Aim of the review: The primary aim of this systematic review was to investigate the most common electroencephalogram (EEG)-based machine learning (ML) model with the highest Area Under Receiver Operating Characteristic Curve (AUC) in two ML categories, conventional ML and Deep Neural Network (DNN), to predict the neurologic outcomes after cardiac arrest; the secondary aim was to investigate common EEG features applied to ML models.
Methods: Systematic search of medical literature from PubMed and engineering literature from Compendex up to June 2, 2023. One reviewer screened studies that used EEG-based ML models to predict the neurologic outcomes after cardiac arrest. Four reviewers validated that the studies met selection criteria. Nine variables were manually extracted. The top-five common EEG features were calculated. We evaluated each study's risk of bias using the Quality in Prognosis Studies guideline.
Results: Out of 351 identified studies, 17 studies met the inclusion criteria.
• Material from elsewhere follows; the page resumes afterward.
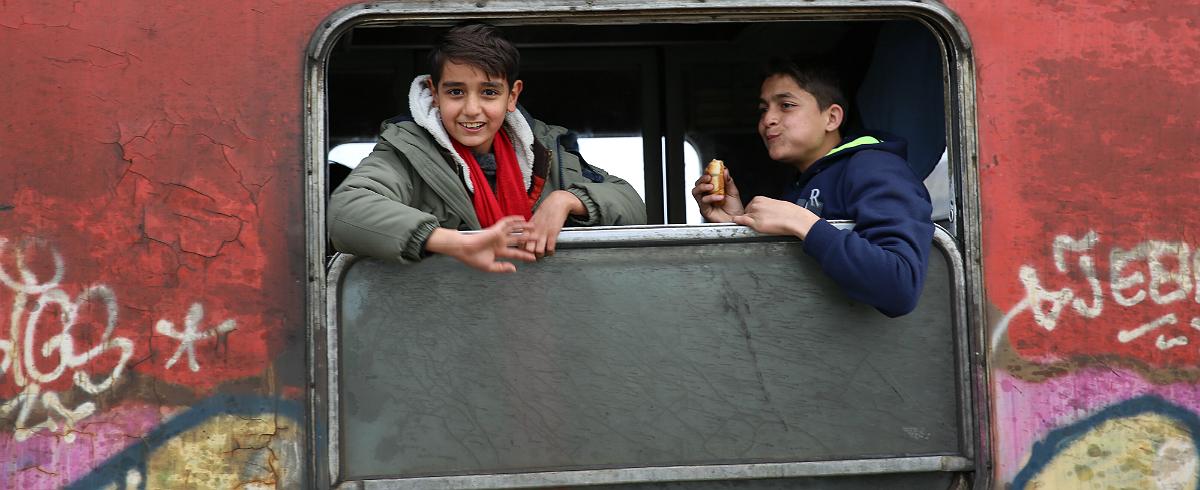 Dos niños migrantes en un tren en Tabanovtse en la ex República Yugoslava de Macedonia. Foto de las Naciones Unidas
Random Forest (RF) (n = 7) was the most common ML model in the conventional ML category (n = 11), followed by Convolutional Neural Network (CNN) (n = 4) in the DNN category (n = 6). The AUCs for RF ranged between 0.8 and 0.97, while CNN had AUCs between 0.7 and 0.92. The top-three commonly used EEG features were band power (n = 12), Shannon's Entropy (n = 11), burst-suppression ratio (n = 9).
Conclusions: RF and CNN were the two most common ML models with the highest AUCs for predicting the neurologic outcomes after cardiac arrest. Using a multimodal model that combines EEG features and electronic health record data may further improve prognostic performance.
Keywords: Deep Learning; Electroencephalography; Heart Arrest; Machine Learning; Prognosis.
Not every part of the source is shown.